## Data in this exercise

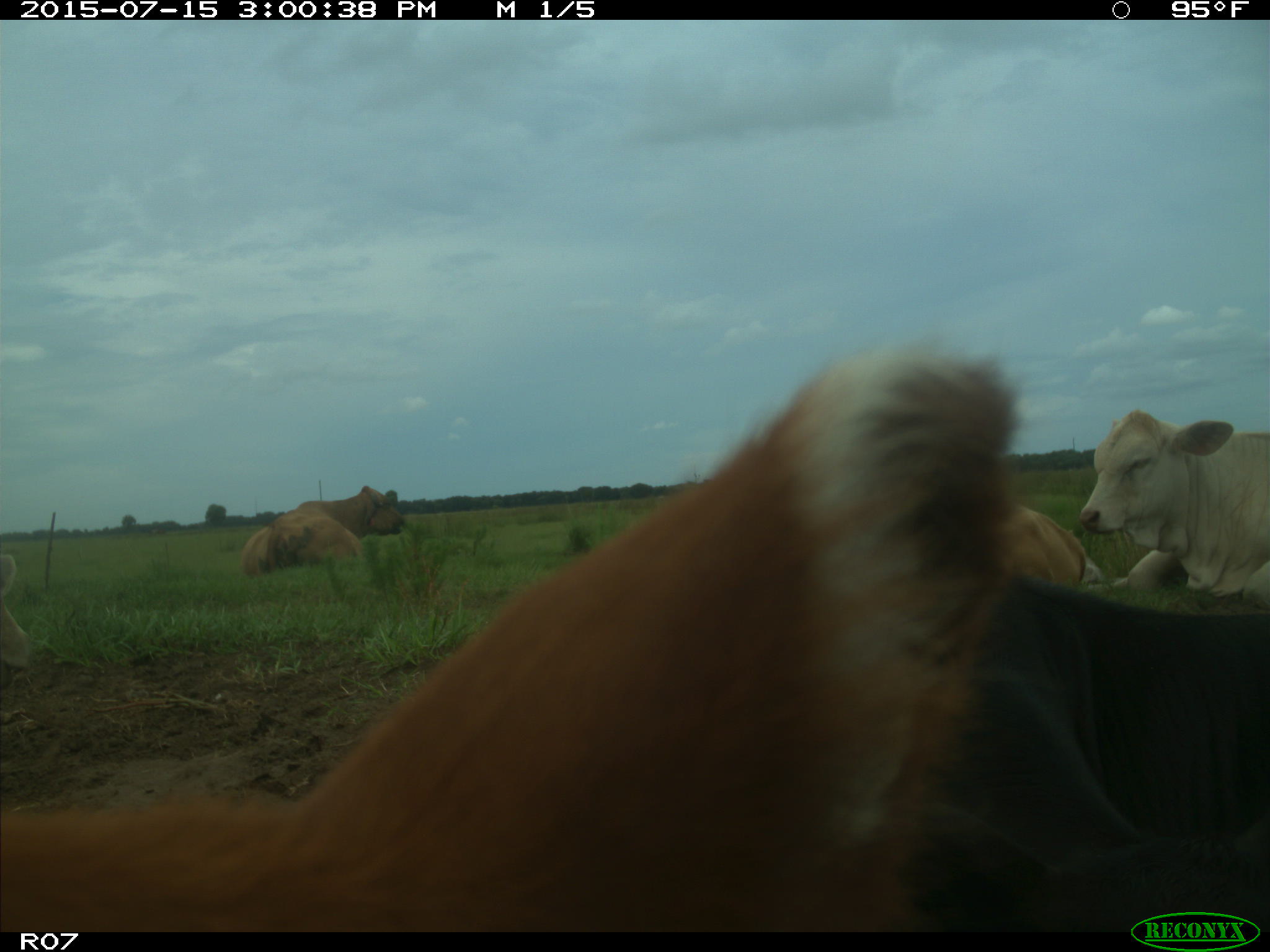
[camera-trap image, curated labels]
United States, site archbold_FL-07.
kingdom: Animalia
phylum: Chordata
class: Mammalia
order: Artiodactyla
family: Bovidae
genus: Bos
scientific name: Bos taurus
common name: domestic cow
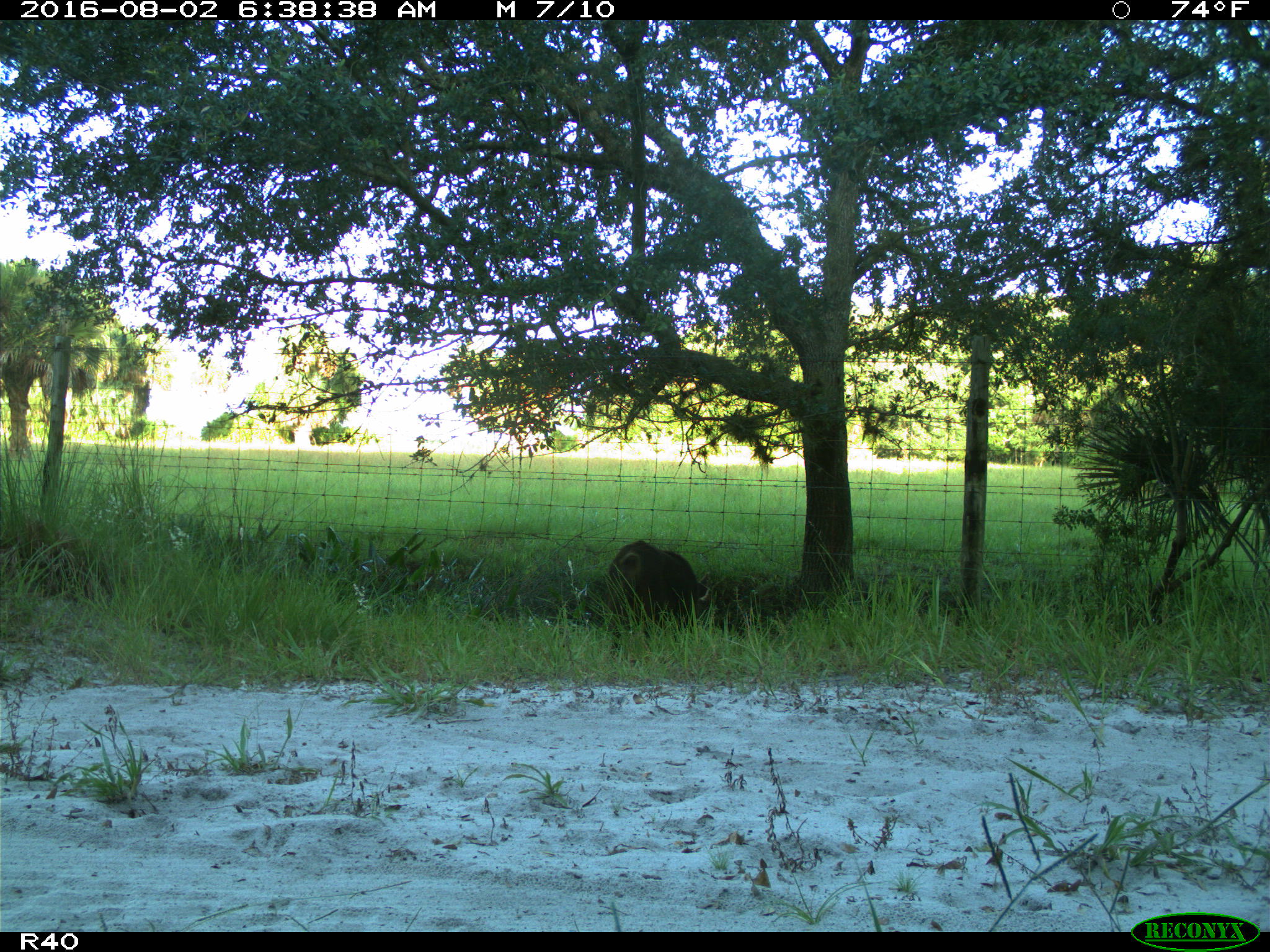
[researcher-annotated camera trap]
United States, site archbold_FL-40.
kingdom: Animalia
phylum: Chordata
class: Mammalia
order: Artiodactyla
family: Suidae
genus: Sus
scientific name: Sus scrofa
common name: wild boar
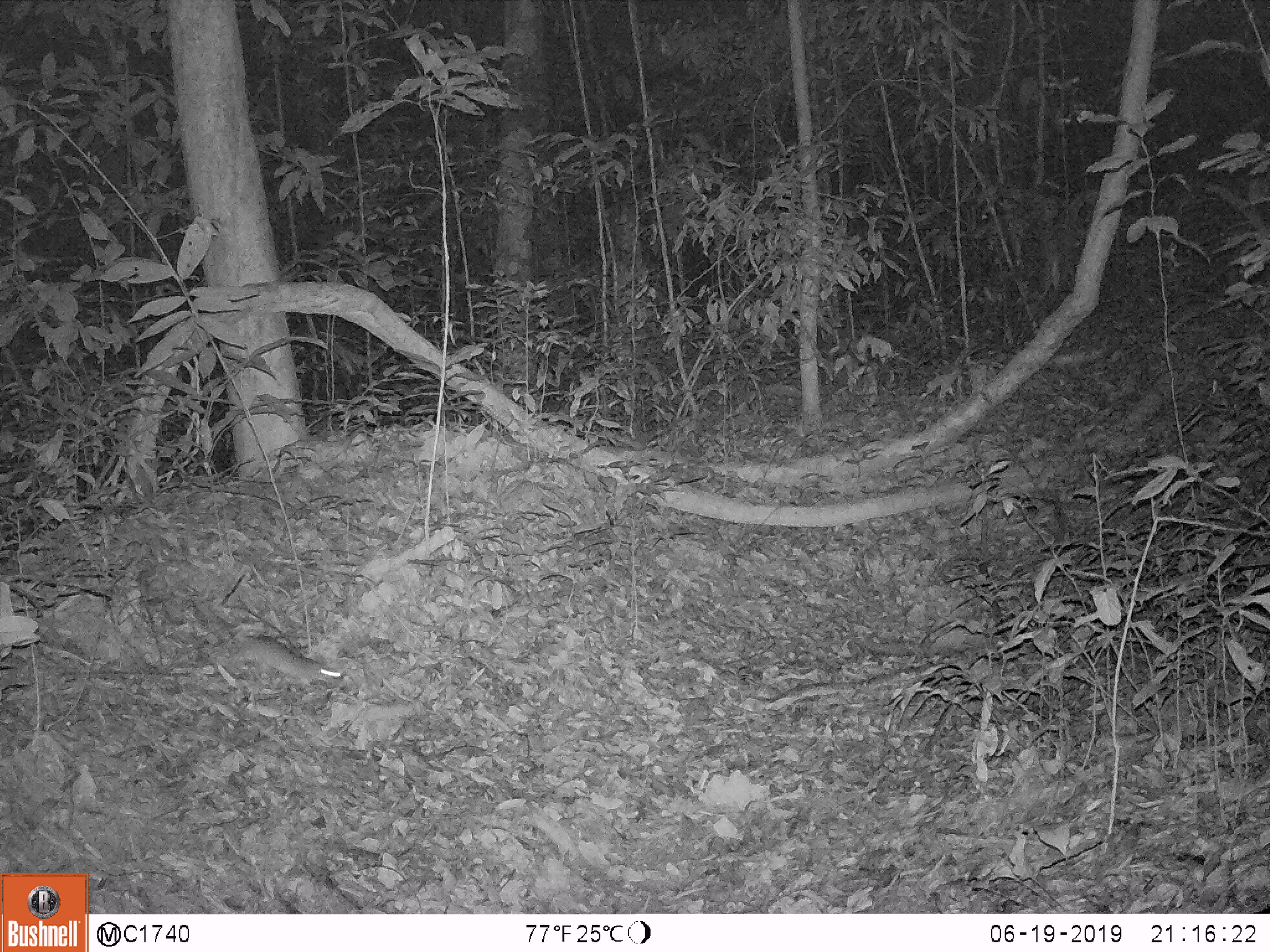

## The task
Without altering anything, output all the lines above but none of the images.

## Answer area
[camera-trap image, curated labels]
United States, site archbold_FL-07.
kingdom: Animalia
phylum: Chordata
class: Mammalia
order: Artiodactyla
family: Bovidae
genus: Bos
scientific name: Bos taurus
common name: domestic cow
[researcher-annotated camera trap]
United States, site archbold_FL-40.
kingdom: Animalia
phylum: Chordata
class: Mammalia
order: Artiodactyla
family: Suidae
genus: Sus
scientific name: Sus scrofa
common name: wild boar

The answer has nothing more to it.